In der Pause blieb sie allein im Klassenzimmer sitzen. Das Telefon lag auf dem Pult, dunkel, aber schwer. Sie drehte es um, öffnete die Meldung noch einmal. Jetzt gab es ein Foto. Nur den Strand, kein Körper. Ein Streifen Polizeiabsperrband, eine Schaufel im Sand, die jemand vergessen hatte. Das Meer dahinter matt und unschuldig.
Nancy zoomte in die Kante, wo das Wasser auslief. Im Schaum hatten sich Linien gesetzt. Nicht scharf, nur eine Andeutung. Drei Bögen, der mittlere etwas kürzer.
Sie atmete aus, langsam, bis es in der Brust wehtat. Dann speicherte sie das Bild, obwohl es nichts bewies.

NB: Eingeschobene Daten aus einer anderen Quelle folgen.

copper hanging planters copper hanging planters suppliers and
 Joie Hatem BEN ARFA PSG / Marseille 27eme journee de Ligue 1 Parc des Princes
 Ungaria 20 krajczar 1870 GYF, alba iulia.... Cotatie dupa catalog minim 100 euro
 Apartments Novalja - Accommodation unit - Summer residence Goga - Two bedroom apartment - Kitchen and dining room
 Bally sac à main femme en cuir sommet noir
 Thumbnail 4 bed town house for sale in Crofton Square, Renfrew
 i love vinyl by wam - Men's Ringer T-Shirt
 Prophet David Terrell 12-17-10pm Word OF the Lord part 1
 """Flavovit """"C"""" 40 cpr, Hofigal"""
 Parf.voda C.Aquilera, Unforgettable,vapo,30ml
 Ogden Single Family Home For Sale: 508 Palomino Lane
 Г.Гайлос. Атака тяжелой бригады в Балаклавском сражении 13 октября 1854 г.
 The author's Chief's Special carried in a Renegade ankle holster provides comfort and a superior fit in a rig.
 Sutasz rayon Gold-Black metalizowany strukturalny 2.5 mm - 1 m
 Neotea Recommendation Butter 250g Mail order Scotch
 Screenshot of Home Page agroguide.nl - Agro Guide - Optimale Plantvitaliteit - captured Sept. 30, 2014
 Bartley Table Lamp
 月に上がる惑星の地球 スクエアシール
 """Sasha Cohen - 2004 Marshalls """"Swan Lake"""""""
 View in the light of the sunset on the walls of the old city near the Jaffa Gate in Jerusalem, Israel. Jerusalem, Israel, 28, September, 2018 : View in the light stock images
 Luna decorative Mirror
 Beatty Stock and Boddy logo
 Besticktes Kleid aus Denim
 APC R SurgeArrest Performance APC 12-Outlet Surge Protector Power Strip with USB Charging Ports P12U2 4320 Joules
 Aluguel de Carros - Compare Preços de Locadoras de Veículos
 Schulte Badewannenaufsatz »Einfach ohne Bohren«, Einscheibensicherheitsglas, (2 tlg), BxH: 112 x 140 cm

Nach dem Unterricht blieb sie am Fenster stehen. Der Himmel hatte mittags die Farbe, die er sonst im November trug. Über dem Dach der Sporthalle flog ein Schwarm kleiner Vögel, drehte und setzte sich geschlossen in Bewegung, als hätten sie einen Takt. Dreimal kreisten sie, Pause. Wieder dreimal, Pause. Nancy lachte ohne Humor. Die Welt kannte ihren Witz.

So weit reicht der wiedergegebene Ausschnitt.